Predict petal length (Petal.Length) based on sepal length (Sepal.Length)
library(ggplot2)
data(iris)
model <- lm(Petal.Length ~ Sepal.Length, data=iris)
summary(model)
##
## Call:
## lm(formula = Petal.Length ~ Sepal.Length, data = iris)
##
## Residuals:
## Min 1Q Median 3Q Max
## -2.47747 -0.59072 -0.00668 0.60484 2.49512
##
## Coefficients:
## Estimate Std. Error t value Pr(>|t|)
## (Intercept) -7.10144 0.50666 -14.02 <2e-16 ***
## Sepal.Length 1.85843 0.08586 21.65 <2e-16 ***
## ---
## Signif. codes: 0 '***' 0.001 '**' 0.01 '*' 0.05 '.' 0.1 ' ' 1
##
## Residual standard error: 0.8678 on 148 degrees of freedom
## Multiple R-squared: 0.76, Adjusted R-squared: 0.7583
## F-statistic: 468.6 on 1 and 148 DF, p-value: < 2.2e-16
plot(Petal.Length ~ Sepal.Length, data=iris)
abline(model)
par(mfrow=c(2,2))
plot(model)
residuals <- resid(model)
ggplot(data=iris, aes(x=residuals)) +
geom_histogram(binwidth = 0.2, color='black', fill='skyblue') +
ggtitle("Histogram of Residuals")
shapiro.test(residuals)
##
## Shapiro-Wilk normality test
##
## data: residuals
## W = 0.99437, p-value = 0.831
The slope of 1.85843. for every one-unit increase in Sepal.Length, the Petal.Length is expected to increase by about 1.85843 units. Both coefficients are highly significant (p-value < 2e-16), indicating a strong relationship. .

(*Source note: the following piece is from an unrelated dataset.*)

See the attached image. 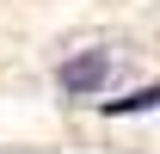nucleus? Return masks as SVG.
<instances>
[{"label": "nucleus", "mask_w": 160, "mask_h": 154, "mask_svg": "<svg viewBox=\"0 0 160 154\" xmlns=\"http://www.w3.org/2000/svg\"><path fill=\"white\" fill-rule=\"evenodd\" d=\"M105 80H111V49H86V56H74V62H62V68H56V86H62V93H74V99L99 93Z\"/></svg>", "instance_id": "obj_1"}, {"label": "nucleus", "mask_w": 160, "mask_h": 154, "mask_svg": "<svg viewBox=\"0 0 160 154\" xmlns=\"http://www.w3.org/2000/svg\"><path fill=\"white\" fill-rule=\"evenodd\" d=\"M154 86H142V93H129V99H117V105H111V111H154Z\"/></svg>", "instance_id": "obj_2"}]
</instances>
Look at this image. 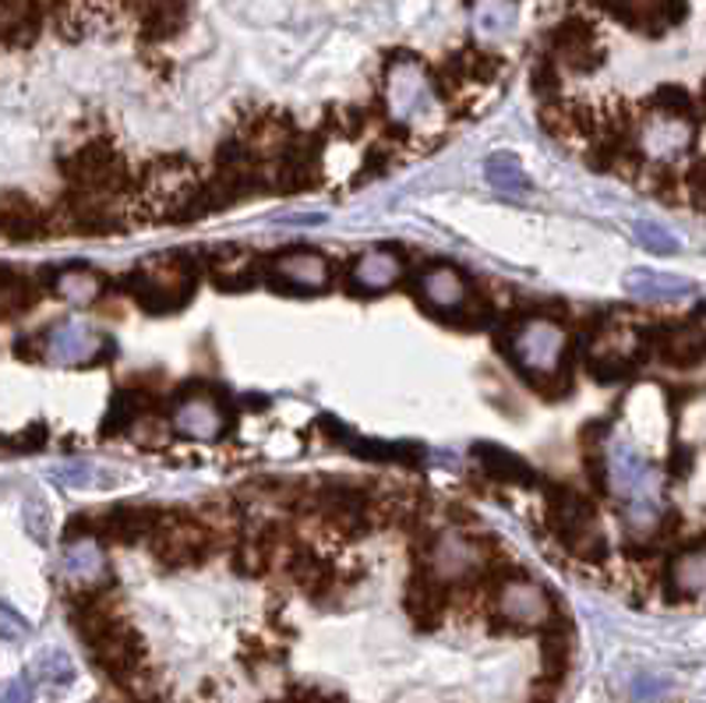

The R-squared value is 0.76, meaning the model explains 76% of the variability in petal length, which is quite high.
Residuals in Q-Q plot does follow a straight line The histogram of residuals also confirmed that.
The Shapiro-Wilk test on the residuals gives a p-value is 0.831. Since this p-value is greater than 0.05, we fail to reject the null hypothesis, suggesting that there is not enough evidence to say the residuals are not normally distributed. Therefore, residual is normally distributed. Therefore linear regression assumption hold.